2020 saw emergency deployments of technology to keep healthcare users safe and healthy, ranging from contact tracing apps to telehealth services to remote working systems for non-patient-facing staff.
However, what hasn’t been evident is focus on protecting the sector’s vulnerability to cyber attacks.
BlackBerry’s 2020 Threat Report uncovered that globally, healthcare organisations are more likely to pay ransoms than any other industry due to the critical nature of the targeted data.
Now, with a mass vaccination programme being rolled out across the country and the healthcare system under greater strain than ever before, a compromising cybersecurity breach is the last thing the nation needs.
Learning a deadly lesson
Back in late September 2020, America’s Universal Health Services (UHS), which has more than 400 locations mostly in the US, was hit with a cyber attack— described as one of the largest attacks against a medical service provider in US history.
As UHS systems failed, some hospital staff were reduced to recording patient information with pen and paper, while online medication systems were inaccessible.
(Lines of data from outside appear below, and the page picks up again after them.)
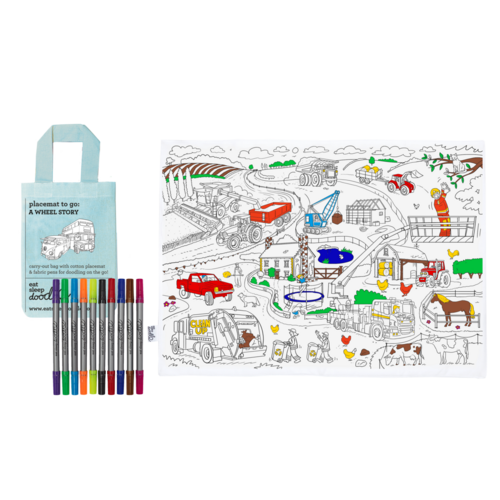 Eat Sleep Doodle Placemat To Go - Dinosaurus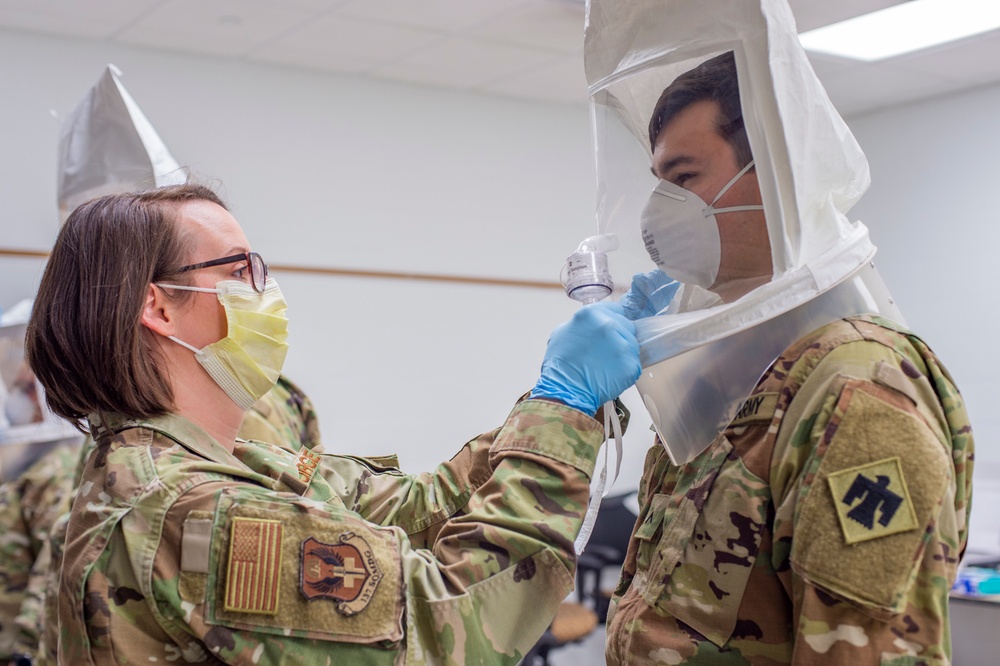 Oklahoma National Guard medics train for COVID-19 response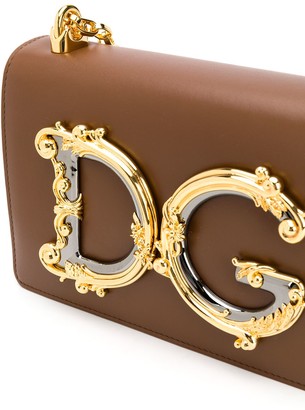 Dolce & Gabbana Baroque logo shoulder bag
Reports of the incident quoted a source as saying the attack “looks and smells like ransomware”.
Cyber attacks on hospitals can prove to be deadly. The UHS attack was preceded by a cyber attack on a German hospital in mid-September that led to a patient dying.
Duesseldorf University Clinic was infiltrated by a hacker that caused the hospital’s IT systems to gradually crash.
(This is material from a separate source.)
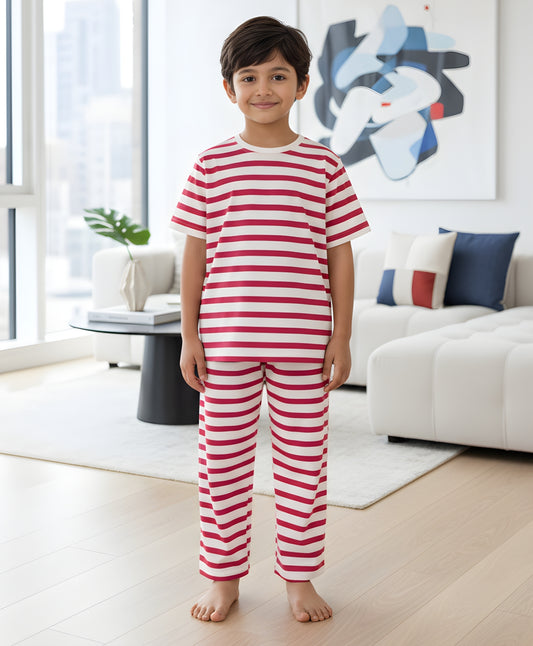 RED WHITE STRIPE SHORT SLEEVE PYJAMA SET - RED/WHITE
The hospital could no longer access data and an incoming patient with a life-threatening condition had to be redirected to another hospital over 30 km away.
The patient died due to the delay in receiving care. Local prosecutors launched an investigation against the unknown perpetrators of the attack on suspicion of negligent manslaughter.
Similarly in October last year, patients of a large psychotherapy clinic in Finland were contacted individually by blackmailers, after their data was stolen.
The data included personal identification records and notes about what was discussed in therapy sessions.
The National Bureau of Investigation subsequently reported that up to “tens of thousands” of clients who placed their trust in the Vastaamo psychotherapy clinic may have had their personal data compromised.
This clearly needs to change.
A tonic to prevent cyber issues within healthcare
So how can healthcare providers better respond to cyber threats and avoid making the same mistakes?
The first step in securing the nation’s healthcare services is investing in solutions that are up to the job.
Modern security solutions are being powered by artificial intelligence (AI), machine learning (ML) and automation to provide superior cyber threat prevention and remediation.
This means that threats can be contained before they execute (even if they’ve never been seen before), and that tablets and other mobile devices used by healthcare staff can be better protected.
With the increased volume and variety of enterprise IoT endpoints and as the scale of cyber threats continues to grow, AI-driven security solutions provide a consolidated, simplified endpoint security and management offering to reduce cost and complexity in a chaotic environment.
The second step in ensuring healthcare IT environments are secured effectively involves evaluation of what was breached and the likelihood of physical, psychological, emotional, financial or reputational harm and any remedial actions required.
The notification step requires promptly contacting affected individuals and notifying the relevant government bodies.
The review stage involves investigating the cause of the breach and modifying procedures as needed, to guard against future attacks.
Outside help should be called in if necessary, such as seeking advice from the National Cyber Security Centre (NCSC) in developing and tweaking cyber incident response plans.
2020 was a pivotal year for healthcare organisations trying to maintain business continuity, while undergoing digital transformation and workplace upheaval — all while focusing on maintaining quality of patient care in the face of an extreme health crisis.
Healthcare providers cannot afford to make securing operations a secondary priority any longer.
While patient care should, and will, remain the number one priority, part of that is ensuring cyber threats and data breaches do not prevent frontline staff from continuing to deliver patient services.